0

I would like an HTTP request to originate from outside of AWS and reach a Neptune Graph.

Since a Neptune Graph can exist only within a VPC (and within a private subnet, at that), I'm exploring options for non-AWS traffic to reach the graph. The intent is not to circumvent security or create data exposure risks, but rather to find one (or more) functional ways that a query can originate from a non-AWS resource, be evaluated by Neptune, and have response data transferred back to the client.

This was a promising lead, but looks to be outdated – it was last updated 3 years ago, and does not align with things I see in AWS console today. I'm unable to create either an ALB or NLB directly in front of a Neptune endpoint (specifically, the "target group" is the point where next step is unclear).

There are several potential ways forward, including:

  • create a Lambda function in front of the graph (possibly following an architecture like this)
  • create an Elastic IP and associate somehow to Neptune, then create an NLB or ALB with a target group tied to that IP
  • create an EC2 instance running HAProxy, then NLB or ALB routing traffic to that EC2 instance (which in turn routes to the graph)

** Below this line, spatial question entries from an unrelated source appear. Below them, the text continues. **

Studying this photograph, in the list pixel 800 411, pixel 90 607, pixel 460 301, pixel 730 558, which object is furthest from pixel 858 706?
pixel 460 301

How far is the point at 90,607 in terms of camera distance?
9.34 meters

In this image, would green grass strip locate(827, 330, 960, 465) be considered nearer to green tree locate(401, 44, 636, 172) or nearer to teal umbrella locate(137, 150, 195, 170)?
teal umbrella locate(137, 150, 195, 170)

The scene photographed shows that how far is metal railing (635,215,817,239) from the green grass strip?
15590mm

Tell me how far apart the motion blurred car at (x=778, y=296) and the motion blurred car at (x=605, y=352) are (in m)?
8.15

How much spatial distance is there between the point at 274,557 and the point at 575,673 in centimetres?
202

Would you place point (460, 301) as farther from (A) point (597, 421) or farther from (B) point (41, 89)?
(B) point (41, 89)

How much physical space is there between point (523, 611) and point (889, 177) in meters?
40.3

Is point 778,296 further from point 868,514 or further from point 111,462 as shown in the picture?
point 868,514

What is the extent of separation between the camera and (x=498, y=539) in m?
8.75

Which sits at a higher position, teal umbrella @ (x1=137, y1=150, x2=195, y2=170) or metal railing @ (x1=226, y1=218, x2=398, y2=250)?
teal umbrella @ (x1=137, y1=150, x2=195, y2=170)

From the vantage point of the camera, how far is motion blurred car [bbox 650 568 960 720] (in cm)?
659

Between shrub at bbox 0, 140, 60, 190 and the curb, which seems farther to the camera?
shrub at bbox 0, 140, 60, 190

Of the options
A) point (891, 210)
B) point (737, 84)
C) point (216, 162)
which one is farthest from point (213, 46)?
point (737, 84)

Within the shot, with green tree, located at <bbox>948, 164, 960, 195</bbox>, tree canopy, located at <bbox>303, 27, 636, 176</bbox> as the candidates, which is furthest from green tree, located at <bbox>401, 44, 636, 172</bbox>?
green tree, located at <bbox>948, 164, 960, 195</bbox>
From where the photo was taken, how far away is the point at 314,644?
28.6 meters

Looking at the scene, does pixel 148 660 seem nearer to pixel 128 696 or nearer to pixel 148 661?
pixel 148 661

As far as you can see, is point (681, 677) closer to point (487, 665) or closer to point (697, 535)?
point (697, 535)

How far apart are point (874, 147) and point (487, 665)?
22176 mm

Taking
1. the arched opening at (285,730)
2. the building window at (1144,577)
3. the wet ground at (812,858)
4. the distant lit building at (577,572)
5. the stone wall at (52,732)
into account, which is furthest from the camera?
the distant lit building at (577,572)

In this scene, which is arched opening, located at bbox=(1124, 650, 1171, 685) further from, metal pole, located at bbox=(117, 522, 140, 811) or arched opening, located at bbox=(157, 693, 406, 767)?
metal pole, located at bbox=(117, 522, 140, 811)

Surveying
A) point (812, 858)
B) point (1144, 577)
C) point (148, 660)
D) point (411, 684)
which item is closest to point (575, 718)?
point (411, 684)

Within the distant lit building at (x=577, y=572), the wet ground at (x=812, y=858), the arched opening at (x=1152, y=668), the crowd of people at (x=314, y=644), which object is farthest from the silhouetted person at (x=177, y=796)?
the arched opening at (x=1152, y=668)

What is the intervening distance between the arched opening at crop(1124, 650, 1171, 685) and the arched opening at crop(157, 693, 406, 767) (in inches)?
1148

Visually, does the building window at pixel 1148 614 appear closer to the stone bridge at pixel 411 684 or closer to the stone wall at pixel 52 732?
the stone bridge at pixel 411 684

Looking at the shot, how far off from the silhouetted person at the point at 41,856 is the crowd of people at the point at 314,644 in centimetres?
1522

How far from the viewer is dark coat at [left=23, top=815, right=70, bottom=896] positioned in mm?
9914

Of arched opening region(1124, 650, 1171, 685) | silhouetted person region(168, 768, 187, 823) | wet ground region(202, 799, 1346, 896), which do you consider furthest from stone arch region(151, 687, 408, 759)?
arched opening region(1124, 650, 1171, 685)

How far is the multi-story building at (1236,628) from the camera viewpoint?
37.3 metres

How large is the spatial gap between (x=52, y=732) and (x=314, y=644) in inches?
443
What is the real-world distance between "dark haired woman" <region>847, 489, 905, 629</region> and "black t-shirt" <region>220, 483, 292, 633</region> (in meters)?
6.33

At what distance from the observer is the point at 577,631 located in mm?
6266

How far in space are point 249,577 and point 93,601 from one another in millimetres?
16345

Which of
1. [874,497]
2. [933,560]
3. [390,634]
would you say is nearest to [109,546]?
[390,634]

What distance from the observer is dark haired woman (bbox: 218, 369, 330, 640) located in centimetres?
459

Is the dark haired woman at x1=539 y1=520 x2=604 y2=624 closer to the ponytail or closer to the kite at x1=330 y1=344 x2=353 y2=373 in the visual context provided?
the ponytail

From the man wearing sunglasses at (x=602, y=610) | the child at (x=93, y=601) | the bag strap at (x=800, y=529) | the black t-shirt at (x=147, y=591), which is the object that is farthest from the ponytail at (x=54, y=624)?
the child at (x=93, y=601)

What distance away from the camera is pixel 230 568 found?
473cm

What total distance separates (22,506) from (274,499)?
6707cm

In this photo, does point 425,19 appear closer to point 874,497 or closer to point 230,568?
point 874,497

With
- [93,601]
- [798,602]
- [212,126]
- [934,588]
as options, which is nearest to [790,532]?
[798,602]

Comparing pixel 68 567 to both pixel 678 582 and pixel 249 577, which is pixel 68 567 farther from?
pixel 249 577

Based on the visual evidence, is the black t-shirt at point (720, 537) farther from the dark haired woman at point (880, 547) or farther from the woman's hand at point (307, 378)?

I'm not sure which of those might be better or worse (and for what reasons), or if there are other solutions that might work as well (or better).

So, how can this work?

EDIT: after Kelvin raising this in their answer below, I'll add that actual traffic would likely be in the form of non-Lambda cloud functions (such as Cloudflare Workers). No ad hoc queries allowed from clients, but instead pre-defined queries wrapped in a deployed function, with optional parameters.

Kaan
  • 5,434
  • 3
  • 19
  • 41

1 Answers1

1

Many of the approaches that you mentioned are commonly used (ALB, NLB, Lambda). You could also create a REST API using API Gateway (that invokes a Lambda that talks to Neptune) or create a GraphQL API using AppSync. In total there are probably more than a dozen ways that you can establish such a connection.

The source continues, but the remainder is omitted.